== EXERCISE DESCRIPTION ==
Rewrite the part of the material that opens with the line containing "How great is" and closes with the line containing "20.6 meters", replacing "spacing" with "gap" and leaving everything else unchanged.

Material of scene-based spatial questions:
####################

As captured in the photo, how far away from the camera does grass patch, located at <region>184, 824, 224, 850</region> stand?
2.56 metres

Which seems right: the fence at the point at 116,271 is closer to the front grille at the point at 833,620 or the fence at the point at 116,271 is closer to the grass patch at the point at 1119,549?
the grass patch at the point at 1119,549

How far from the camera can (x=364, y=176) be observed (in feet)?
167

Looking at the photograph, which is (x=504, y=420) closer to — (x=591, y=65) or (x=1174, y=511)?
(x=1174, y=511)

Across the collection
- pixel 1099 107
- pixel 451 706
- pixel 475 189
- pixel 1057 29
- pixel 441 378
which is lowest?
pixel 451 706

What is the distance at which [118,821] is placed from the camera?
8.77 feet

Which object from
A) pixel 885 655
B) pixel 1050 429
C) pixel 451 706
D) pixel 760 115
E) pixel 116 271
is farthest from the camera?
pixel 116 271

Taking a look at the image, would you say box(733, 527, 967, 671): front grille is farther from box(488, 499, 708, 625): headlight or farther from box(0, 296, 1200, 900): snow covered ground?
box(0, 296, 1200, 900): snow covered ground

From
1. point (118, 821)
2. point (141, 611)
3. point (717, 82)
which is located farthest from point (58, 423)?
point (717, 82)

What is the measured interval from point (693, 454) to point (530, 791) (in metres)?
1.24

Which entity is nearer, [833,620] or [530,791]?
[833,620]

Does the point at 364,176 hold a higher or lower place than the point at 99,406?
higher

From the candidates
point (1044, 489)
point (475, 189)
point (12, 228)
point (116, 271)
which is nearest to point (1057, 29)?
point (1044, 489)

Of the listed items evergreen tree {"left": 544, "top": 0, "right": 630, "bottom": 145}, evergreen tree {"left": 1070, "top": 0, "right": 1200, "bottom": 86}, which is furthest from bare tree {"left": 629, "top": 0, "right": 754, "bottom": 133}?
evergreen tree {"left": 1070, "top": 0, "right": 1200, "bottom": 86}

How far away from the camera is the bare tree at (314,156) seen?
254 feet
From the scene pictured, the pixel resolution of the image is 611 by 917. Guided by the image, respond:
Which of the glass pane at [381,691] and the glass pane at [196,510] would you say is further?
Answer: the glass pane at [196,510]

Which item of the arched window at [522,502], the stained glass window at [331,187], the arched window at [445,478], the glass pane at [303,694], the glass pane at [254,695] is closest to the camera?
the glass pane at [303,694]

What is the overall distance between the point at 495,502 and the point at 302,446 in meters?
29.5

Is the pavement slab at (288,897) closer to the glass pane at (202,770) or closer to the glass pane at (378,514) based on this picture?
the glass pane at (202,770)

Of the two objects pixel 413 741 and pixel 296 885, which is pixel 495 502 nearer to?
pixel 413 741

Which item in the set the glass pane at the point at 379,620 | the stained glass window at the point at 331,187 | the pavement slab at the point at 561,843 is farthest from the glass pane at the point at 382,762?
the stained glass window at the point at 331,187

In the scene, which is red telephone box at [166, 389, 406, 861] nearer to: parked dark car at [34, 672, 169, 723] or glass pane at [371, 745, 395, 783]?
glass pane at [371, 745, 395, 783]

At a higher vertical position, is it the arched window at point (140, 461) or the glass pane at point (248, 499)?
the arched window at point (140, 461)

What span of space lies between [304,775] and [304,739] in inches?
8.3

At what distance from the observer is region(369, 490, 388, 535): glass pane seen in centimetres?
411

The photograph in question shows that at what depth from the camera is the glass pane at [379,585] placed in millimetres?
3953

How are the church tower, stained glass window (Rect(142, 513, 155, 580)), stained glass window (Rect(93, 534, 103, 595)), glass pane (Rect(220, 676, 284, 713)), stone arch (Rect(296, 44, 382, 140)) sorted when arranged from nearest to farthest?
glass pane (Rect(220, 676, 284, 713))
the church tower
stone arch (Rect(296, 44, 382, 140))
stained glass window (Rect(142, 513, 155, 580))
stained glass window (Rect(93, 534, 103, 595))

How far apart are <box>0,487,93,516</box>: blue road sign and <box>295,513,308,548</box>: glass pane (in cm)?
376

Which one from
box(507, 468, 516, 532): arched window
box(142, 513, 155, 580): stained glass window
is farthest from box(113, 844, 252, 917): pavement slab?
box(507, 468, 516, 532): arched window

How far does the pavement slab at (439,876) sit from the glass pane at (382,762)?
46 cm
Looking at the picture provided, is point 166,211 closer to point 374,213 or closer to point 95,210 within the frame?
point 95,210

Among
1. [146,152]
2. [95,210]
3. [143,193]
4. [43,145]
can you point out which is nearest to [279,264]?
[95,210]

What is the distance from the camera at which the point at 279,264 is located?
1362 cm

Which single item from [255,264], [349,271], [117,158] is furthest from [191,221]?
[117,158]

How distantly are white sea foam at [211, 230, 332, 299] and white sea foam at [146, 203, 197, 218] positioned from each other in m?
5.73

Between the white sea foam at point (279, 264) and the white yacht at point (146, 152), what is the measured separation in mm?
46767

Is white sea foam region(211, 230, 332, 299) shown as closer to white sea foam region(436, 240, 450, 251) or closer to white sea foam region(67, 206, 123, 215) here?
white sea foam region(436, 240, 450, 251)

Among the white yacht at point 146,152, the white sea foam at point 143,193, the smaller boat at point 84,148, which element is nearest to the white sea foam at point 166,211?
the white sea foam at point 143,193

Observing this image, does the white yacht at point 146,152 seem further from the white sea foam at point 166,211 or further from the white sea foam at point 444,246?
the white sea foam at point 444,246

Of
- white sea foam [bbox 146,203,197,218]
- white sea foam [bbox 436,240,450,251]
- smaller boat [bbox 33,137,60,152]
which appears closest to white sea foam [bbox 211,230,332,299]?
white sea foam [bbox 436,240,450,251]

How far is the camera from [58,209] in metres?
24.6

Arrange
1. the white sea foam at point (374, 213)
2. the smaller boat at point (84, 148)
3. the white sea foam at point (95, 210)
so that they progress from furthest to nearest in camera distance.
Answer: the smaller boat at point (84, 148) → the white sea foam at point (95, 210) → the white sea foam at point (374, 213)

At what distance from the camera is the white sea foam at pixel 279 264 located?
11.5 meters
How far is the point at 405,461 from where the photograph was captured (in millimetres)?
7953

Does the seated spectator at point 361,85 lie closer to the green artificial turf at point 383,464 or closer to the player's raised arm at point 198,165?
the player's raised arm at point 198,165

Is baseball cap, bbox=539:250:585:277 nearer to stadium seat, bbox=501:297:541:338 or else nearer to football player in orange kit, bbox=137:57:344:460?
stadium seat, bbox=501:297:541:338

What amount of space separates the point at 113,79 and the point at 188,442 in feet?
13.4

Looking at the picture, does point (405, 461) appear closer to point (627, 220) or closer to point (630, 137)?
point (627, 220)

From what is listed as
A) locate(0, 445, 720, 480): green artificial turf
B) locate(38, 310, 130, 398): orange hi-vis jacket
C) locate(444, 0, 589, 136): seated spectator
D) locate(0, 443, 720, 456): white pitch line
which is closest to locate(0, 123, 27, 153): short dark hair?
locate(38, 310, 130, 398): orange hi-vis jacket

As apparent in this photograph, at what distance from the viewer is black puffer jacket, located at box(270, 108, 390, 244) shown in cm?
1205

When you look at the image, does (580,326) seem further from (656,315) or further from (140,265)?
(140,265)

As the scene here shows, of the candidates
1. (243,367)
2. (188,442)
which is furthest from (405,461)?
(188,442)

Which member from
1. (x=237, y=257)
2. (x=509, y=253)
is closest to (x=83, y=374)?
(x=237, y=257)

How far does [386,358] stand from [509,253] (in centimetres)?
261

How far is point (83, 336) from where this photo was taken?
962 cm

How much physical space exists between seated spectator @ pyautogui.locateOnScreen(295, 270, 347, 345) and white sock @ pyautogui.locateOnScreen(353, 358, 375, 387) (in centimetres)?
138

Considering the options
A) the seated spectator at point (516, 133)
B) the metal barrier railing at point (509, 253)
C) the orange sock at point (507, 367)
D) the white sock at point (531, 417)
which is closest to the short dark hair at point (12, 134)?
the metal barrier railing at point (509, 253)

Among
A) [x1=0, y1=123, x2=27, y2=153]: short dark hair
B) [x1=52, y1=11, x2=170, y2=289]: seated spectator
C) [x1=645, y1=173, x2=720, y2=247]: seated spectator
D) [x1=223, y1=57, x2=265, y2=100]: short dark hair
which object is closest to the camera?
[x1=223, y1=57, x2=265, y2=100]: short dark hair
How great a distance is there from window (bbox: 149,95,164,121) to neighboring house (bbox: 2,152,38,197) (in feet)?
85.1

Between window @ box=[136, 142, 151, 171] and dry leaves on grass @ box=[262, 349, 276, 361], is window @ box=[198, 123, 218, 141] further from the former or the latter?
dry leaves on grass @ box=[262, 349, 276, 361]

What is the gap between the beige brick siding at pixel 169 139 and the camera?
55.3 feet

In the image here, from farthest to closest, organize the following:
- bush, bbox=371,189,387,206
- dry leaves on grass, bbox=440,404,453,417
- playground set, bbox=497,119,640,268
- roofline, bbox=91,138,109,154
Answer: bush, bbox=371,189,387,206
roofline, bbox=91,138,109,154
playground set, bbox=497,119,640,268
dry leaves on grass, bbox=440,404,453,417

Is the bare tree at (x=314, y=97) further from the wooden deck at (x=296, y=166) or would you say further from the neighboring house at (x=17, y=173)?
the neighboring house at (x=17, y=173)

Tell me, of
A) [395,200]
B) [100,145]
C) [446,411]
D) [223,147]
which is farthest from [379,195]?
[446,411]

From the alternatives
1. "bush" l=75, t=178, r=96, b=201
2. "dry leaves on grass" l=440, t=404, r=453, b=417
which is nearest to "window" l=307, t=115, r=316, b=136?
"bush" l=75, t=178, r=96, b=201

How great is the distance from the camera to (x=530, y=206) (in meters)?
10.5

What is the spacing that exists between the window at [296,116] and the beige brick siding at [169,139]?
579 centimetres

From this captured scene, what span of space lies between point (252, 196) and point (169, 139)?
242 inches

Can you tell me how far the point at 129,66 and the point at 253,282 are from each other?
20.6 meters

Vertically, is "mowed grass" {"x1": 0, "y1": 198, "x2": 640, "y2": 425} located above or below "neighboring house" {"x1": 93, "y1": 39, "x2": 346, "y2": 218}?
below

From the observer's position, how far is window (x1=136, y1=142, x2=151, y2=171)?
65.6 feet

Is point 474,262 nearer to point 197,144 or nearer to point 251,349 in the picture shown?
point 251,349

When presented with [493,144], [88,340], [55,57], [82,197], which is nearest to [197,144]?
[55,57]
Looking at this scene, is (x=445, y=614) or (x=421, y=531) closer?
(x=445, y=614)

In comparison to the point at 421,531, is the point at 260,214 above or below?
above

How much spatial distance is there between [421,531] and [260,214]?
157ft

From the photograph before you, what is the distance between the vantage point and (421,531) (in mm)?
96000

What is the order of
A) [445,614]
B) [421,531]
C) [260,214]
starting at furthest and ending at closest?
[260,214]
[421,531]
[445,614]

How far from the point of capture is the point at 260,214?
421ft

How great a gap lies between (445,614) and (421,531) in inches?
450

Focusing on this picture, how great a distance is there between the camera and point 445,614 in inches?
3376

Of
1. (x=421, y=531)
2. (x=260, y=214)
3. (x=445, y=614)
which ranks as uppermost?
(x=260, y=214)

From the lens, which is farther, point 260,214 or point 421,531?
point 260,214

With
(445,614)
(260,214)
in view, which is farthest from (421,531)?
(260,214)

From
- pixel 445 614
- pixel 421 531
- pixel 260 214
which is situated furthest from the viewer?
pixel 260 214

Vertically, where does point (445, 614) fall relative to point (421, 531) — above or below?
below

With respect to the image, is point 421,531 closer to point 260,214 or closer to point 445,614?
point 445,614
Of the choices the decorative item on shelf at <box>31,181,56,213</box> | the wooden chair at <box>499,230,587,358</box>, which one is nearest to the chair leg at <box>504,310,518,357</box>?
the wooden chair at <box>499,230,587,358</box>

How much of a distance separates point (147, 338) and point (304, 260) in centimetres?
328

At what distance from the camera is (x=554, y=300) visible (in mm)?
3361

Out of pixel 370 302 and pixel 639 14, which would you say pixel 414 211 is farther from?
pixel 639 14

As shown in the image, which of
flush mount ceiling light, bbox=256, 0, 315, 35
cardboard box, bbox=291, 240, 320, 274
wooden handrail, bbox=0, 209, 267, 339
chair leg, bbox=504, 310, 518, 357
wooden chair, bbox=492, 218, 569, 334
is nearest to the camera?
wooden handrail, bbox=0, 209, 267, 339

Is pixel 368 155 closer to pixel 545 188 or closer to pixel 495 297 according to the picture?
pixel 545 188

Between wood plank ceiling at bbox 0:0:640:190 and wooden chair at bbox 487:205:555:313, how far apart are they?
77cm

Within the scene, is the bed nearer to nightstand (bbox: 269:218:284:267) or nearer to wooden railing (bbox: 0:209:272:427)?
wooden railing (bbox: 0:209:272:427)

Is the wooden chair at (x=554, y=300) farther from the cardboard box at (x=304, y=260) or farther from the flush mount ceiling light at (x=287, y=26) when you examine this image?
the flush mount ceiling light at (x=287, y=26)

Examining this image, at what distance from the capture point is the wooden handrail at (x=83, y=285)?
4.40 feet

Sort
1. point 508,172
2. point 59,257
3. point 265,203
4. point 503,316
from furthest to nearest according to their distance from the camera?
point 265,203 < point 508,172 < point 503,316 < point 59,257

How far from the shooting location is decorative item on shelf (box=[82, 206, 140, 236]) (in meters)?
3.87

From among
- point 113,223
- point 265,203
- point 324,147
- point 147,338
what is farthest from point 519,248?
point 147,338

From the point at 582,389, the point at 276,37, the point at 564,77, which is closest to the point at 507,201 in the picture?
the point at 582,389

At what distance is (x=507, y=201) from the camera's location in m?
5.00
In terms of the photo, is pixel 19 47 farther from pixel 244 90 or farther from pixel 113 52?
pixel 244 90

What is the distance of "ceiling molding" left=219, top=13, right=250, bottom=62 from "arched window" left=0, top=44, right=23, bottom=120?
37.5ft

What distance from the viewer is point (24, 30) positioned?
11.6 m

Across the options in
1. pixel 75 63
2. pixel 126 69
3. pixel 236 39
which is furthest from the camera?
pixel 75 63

####################

== COMPLETED EXERCISE ==
How great is the distance from the camera to (x=530, y=206) (in meters)?
10.5

What is the gap that exists between the window at [296,116] and the beige brick siding at [169,139]?
579 centimetres

From this captured scene, what span of space lies between point (252, 196) and point (169, 139)?
242 inches

Can you tell me how far the point at 129,66 and the point at 253,282 are from each other?
20.6 meters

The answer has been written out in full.